10 Protein Nabati untuk MPASI Bayi
1. Tempe
Berbahan baku kedelai yang difermentasi, tempe sangat kaya akan protein. Dari 4 potongan tempe setidaknya terdapat 10 gram protein. Tempe juga merupakan sumber serat, kalsium dan zat besi, Moms.
2. Tahu
Hampir sama dengan tempe, tahu juga berasal dari kacang kedelai yang difermentasi. Bedanya tahu hanya diambil sarinya yang kemudian dicetak. Dari sekitar 120 gram tahu, terdapat sekitar 10 gram protein. Selain mudah diperoleh, tahu juga mudah diolah ke dalam makanan dan bisa dikonsumsi sebagai makanan selingan oleh si kecil.
3. Kacang Merah
Selain mengandung protein nabati, kacang merah juga mengandung zat besi yang tinggi, sehingga bisa mencegah anemia defisiensi besi pada bayi.
4. Kacang Hijau
Moms, 100 gram kacang hijau mengandung 116 kilo kalori dan 7 gram protein. kacang hijau sangat mudah untuk dicerna oleh tubuh karena kaya akan serat. Ada dua macam serat yang terkandung dalam kacang hijau, yaitu serat larut yang dapat mengurangi masalah sembelit dan tidak larut yang berguna menjaga kadar gula darah.
5. Kacang Tanah
Kacang tanah merupakan sumber protein yang memiliki kualitas asam amino yang penting bagi pertumbuhan dan perkembangan bayi.
6. Edamame
Setiap edamame yang direbus mengandung 11, 4 gram protein, ,6 gram lipid, 7,4 gram karbohidrat, 1,9 gram serat, 70 mg kalsium, dan 140 mg fosfor. Ya. selain tinggi protein, edamame juga tinggi kalsium sehingga bisa menjaga kesehatan tulang bayi. Nah Moms, agar si kecil tak bosan, Anda juga bisa mengolah edamame dengan menumisnya bersama sayuran favoritnya, Moms.
7. Almond
Setiap satu ons kacang almond panggang tanpa garam mengandung 5,5 gram karbohidrat, 3,3 gram serat pangan, 8 persen kalsium, 7 persen zat besi, dan 6,5 gram protein.
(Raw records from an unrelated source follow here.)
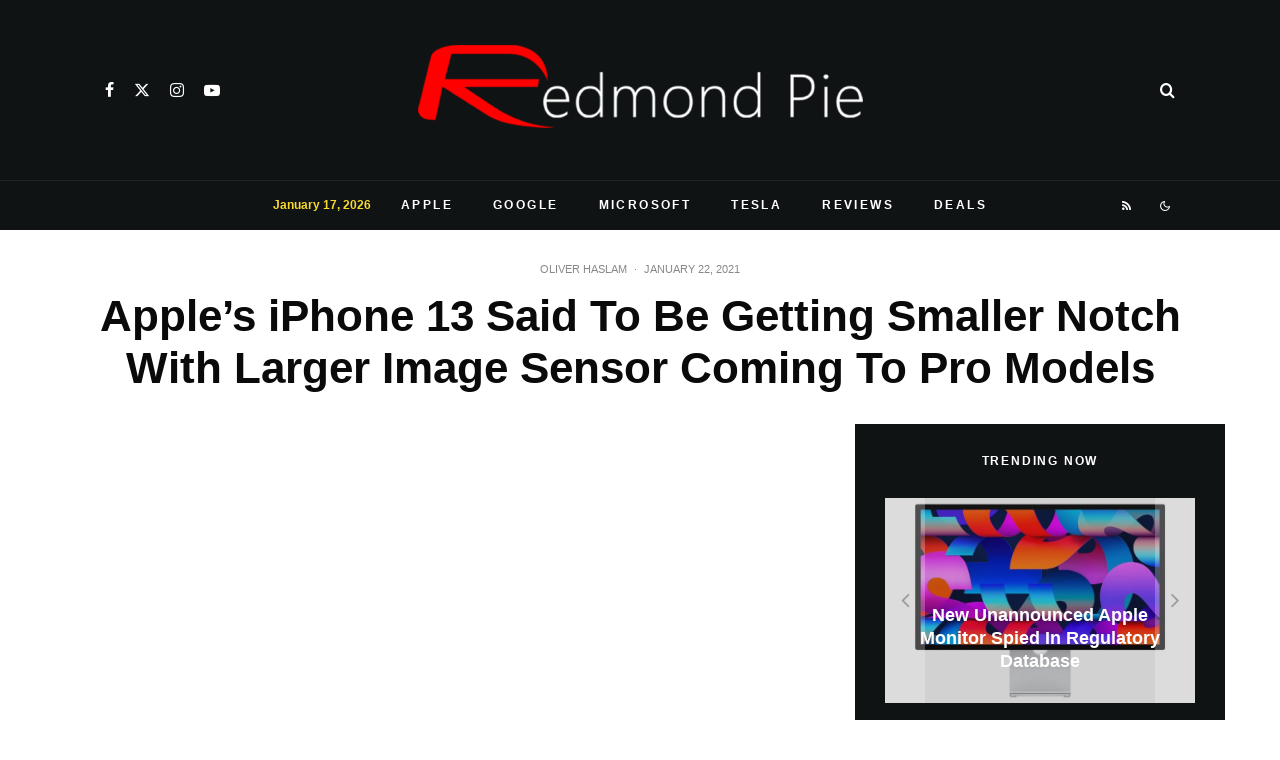

--- FILE ---
content_type: text/html; charset=utf-8
request_url: https://www.google.com/recaptcha/api2/aframe
body_size: 268
content:
<!DOCTYPE HTML><html><head><meta http-equiv="content-type" content="text/html; charset=UTF-8"></head><body><script nonce="zi-g8mbwLq4lMkN0_UOb9Q">/** Anti-fraud and anti-abuse applications only. See google.com/recaptcha */ try{var clients={'sodar':'https://pagead2.googlesyndication.com/pagead/sodar?'};window.addEventListener("message",function(a){try{if(a.source===window.parent){var b=JSON.parse(a.data);var c=clients[b['id']];if(c){var d=document.createElement('img');d.src=c+b['params']+'&rc='+(localStorage.getItem("rc::a")?sessionStorage.getItem("rc::b"):"");window.document.body.appendChild(d);sessionStorage.setItem("rc::e",parseInt(sessionStorage.getItem("rc::e")||0)+1);localStorage.setItem("rc::h",'1768941725185');}}}catch(b){}});window.parent.postMessage("_grecaptcha_ready", "*");}catch(b){}</script></body></html>

--- FILE ---
content_type: application/javascript; charset=utf-8
request_url: https://fundingchoicesmessages.google.com/f/AGSKWxWrmwgJkT-y-FWi_ILrmHWPygAksX5Pf09dNv7gk4wFlgfhpwe9Vc61eW8OCRF9YdLQFSmZzrgAu5gvYtbAzlVa9OZv6lYLtmPBsNWO1cbtXOc9NsAwb9PeqgK113j7mPs2S3GNHfY6xBmaYlQkfjr-gVLJFuC1JluN5OrFKFy4ozMM04HvK7POiRuA/_/ads/a./google_ads./ad728w.-your-ads-here./noscript-ad?
body_size: -1293
content:
window['5a647d7c-10a7-4782-9d1c-a641f64d06b4'] = true;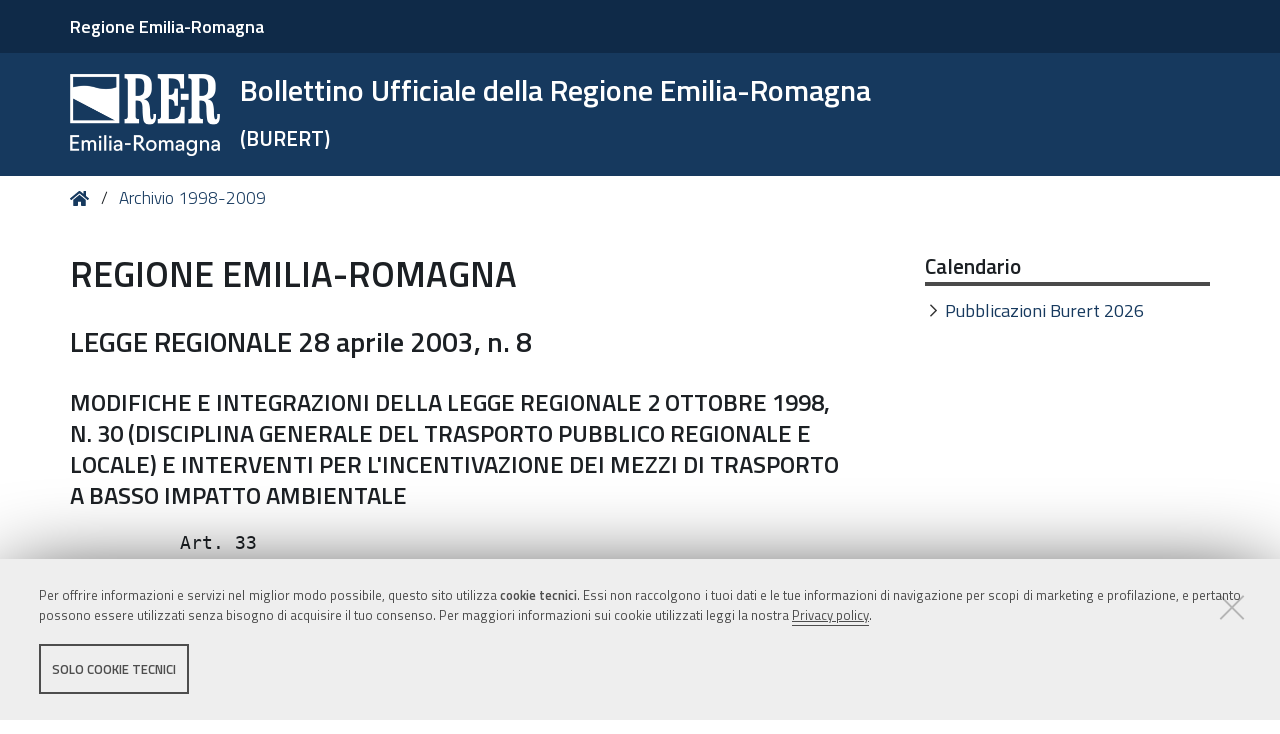

--- FILE ---
content_type: text/css; charset=utf-8
request_url: https://bur.regione.emilia-romagna.it/++resource++bur-policy/css/policy.css?version=None
body_size: 120
content:
.userrole-anonymous #portal-top #portal-header .search-social-wrapper,
.userrole-anonymous #portal-header button#search-toggle {
    display: none;
}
Selain itu, almond juga merupakan sumber vitamin E yang baik, yang bagus untuk kesehatan rambut dan kulit bayi.
8. Alpukat
Setengah buah alpukat segar ukuran sedang mengandung 77 persen lemak, 19 persen karbohidrat, dan 4 persen protein atau setara dengan 2 gram. Selain itu, alpukat juga mengandung mangan yang terlibat dalam fungsi otak dan syaraf.
9. Kacang Panjang
Setiap 100 gram kacang panjang mengandung 2,8 gram protein, Moms. Anda bisa menumis kacang panjang sebagai sayuran untuk menu MPASI si kecil. Selain itu, kacang panjang juga mengandung karbohidrat dan lemak yang dibutuhkan oleh bayi.
10. Buncis
Setiap 100 gram buncis mengandung 1,8 gram protein nabati. Buncis juga mengandung vitamin C yang bisa membantu memperkuat sistem kekebalan tubuh bayi, dan vitamin A yang bisa memelihara kesehatan mata si kecil.